# Other > Off Topic >  You foreigners is strange peoples

## curious aardvark

strictly paypal. 
No comeback in that respect

Paypal only has to refund for 180 days in the uk and 30 days most other countries -  Anyone not waited that long for a product from a startup 3d printing company ? 
Exactly.

And on the sidetracked issue. 

The really interesting thing about americans versus australians is this: 

Ask an american what nationality he/she is and they will answer german, polish, italian, irish, hungarian - basically anything other than american_ (or english for that matter - I'm sure a lot of the settlers were english - but they're descendant refuse to ever mention it - that kinda makes me proud :-)_ . 

The rule seems to be: nationaliy of ancestors first, state of origin second and American dead last. 
I test this theory with every new american I communicate with - and it has never yet failed.  

Ask an aussie where they're from and they will answer - emphatically - Australia first and foremost. Only reluctantly, if pushed,  will they mention any nationality of ancestors. 

I personally Am english first and british second. I am not -  under any circumstances whatsoever - a europaen.

People went to australia - often involuntarily - to start new lives. And so happily abandoned their ethnic past.

=== Problems to work on ===
1. Translate this sentence from the forum thread into Spanish: "People went to australia - often involuntarily - to start new lives."
2. According to the forum thread, for how many days does PayPal have to refund in the UK?
3. Write what comes next in the forum thread, picking up after its final sentence.
Nothing in the dataset entries is required here.

[Dataset entries]

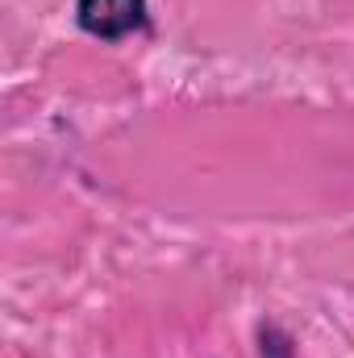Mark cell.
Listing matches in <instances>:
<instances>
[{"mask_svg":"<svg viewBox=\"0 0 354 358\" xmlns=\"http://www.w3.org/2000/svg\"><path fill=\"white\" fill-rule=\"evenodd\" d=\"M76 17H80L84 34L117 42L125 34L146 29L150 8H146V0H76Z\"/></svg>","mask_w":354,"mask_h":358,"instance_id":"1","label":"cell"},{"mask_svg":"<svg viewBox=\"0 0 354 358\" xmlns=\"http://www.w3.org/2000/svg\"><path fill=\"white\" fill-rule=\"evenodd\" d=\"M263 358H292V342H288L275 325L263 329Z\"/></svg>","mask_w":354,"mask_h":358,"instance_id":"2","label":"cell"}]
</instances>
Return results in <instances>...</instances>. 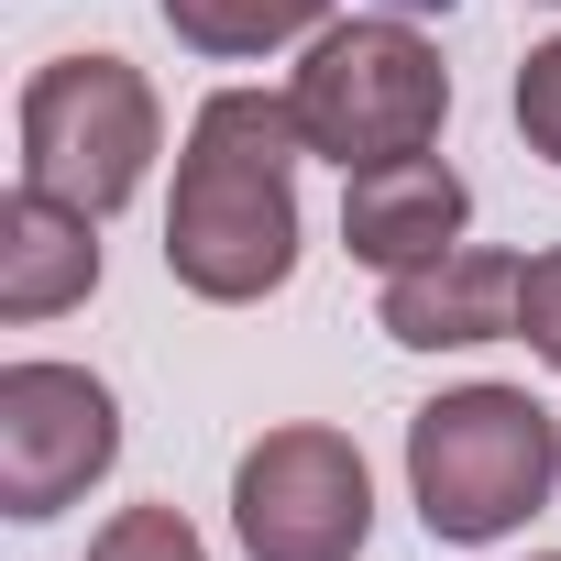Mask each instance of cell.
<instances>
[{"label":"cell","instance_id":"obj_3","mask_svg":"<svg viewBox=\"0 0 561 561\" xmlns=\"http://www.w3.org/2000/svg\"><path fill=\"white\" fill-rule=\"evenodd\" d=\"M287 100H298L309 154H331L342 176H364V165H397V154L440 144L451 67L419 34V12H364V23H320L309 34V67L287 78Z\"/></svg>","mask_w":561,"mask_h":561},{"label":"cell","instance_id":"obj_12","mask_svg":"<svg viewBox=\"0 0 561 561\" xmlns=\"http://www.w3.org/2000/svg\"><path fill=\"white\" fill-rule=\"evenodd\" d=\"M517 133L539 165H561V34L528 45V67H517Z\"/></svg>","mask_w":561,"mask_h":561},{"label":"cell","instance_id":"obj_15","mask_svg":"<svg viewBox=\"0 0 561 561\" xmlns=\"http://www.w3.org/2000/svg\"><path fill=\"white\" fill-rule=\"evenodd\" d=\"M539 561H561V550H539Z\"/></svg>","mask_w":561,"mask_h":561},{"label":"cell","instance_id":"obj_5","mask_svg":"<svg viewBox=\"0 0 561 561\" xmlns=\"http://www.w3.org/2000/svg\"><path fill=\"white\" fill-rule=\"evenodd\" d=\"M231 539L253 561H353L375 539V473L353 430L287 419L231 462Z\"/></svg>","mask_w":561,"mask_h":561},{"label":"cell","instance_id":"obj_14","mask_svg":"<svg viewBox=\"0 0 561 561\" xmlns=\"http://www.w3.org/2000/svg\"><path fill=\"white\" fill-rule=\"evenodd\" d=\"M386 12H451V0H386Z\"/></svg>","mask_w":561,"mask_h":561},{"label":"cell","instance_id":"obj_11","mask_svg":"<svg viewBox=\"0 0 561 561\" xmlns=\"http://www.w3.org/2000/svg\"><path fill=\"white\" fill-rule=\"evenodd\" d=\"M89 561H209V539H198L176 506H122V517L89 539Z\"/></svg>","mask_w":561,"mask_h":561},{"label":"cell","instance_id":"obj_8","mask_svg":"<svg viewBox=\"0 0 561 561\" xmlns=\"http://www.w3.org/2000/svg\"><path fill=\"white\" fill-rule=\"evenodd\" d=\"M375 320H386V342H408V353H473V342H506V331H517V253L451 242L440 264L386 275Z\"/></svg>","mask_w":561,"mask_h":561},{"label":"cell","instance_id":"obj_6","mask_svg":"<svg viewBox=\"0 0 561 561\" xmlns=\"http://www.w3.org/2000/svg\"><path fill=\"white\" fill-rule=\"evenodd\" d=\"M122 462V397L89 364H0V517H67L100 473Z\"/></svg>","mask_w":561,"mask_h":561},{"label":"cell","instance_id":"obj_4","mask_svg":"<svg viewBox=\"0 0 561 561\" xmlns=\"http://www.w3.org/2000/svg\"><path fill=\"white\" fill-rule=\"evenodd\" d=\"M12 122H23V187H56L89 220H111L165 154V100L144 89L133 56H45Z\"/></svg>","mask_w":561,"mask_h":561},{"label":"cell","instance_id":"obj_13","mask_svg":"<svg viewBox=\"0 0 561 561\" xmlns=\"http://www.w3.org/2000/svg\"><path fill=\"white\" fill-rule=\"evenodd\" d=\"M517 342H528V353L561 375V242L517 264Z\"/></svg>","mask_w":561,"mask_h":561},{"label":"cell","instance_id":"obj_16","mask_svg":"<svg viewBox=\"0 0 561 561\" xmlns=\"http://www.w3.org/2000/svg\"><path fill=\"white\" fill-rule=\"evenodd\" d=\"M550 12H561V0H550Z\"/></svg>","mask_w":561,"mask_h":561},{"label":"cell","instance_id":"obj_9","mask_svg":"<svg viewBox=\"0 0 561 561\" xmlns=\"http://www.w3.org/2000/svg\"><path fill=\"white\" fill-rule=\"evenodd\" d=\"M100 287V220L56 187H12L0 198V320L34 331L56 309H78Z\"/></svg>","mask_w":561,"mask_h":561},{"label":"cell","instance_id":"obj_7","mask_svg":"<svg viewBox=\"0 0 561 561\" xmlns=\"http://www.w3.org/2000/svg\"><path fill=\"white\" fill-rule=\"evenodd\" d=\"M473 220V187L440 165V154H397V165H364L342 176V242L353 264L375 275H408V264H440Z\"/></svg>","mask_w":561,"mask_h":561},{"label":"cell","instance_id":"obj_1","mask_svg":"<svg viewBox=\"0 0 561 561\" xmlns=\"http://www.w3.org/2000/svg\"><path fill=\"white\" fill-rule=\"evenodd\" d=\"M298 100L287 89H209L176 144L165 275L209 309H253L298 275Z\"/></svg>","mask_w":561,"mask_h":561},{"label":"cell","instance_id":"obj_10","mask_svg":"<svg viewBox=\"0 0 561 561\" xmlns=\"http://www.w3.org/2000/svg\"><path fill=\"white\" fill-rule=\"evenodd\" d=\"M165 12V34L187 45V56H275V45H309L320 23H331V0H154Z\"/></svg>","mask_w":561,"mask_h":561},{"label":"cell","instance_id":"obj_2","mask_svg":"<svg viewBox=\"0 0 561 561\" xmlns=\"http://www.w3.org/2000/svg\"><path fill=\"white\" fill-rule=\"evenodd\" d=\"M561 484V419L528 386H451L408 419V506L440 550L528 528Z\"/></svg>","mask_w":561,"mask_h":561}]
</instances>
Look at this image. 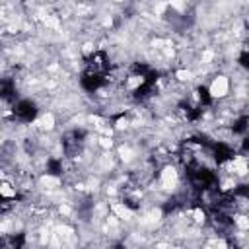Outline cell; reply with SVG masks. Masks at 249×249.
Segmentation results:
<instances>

=== In response ===
1. La gente se fue a Australia, a menudo de manera involuntaria, para comenzar nuevas vidas.

2. 180 days.

3.
People went to america to maintain their way of life and as a consequence only reluctantly admit that they're no longer italians, or dutch or german - but actually born and bred in america. 

there are other anthropological reasons - but essentially, america is a young country whose inhabitants seem to believe they live somewhere else.
And australia is an equally young country who's inhabitants wouldn't live anywhere else and they'll fight you for suggesting otherwise. 

I suspect that's one reason the average brit gets on better with australians than with americans.  

Me, personally I like americans, and australians _(well i say 'like', there's a strong element of national competition in there somewhere. As an englishman I value sporting victories over australia much much higher than over the us :-) And I'd hazard a guess aussies feel the same :-)_

----------


## Feign

I swear, money has gotten disgustingly complicated of late...




> Ask an american what nationality he/she is and they will answer german, polish, italian, irish, hungarian - basically anything other than american_ (or english for that matter - I'm sure a lot of the settlers were english - but they're descendant refuse to ever mention it - that kinda makes me proud :-)_ .


If you had asked in the 1960s you'd have gotten a whole different impression.  People tend to lean on ancestry to other places when it feels appropriate to do so, after the war backlash of the 70s and the globalization campaigns of the 80s through today, and it's not as "cool" to be American (at least in pop culture) as it used to be.

Personally, I say I'm from Georgia first not because I dislike America, but because there's not really a way to get an impression of one's environment by just saying "America" any more than there is for someone just saying "Europe"...  If someone says they're from America, it gives a much different impression than them being from New York or Utah, for instance.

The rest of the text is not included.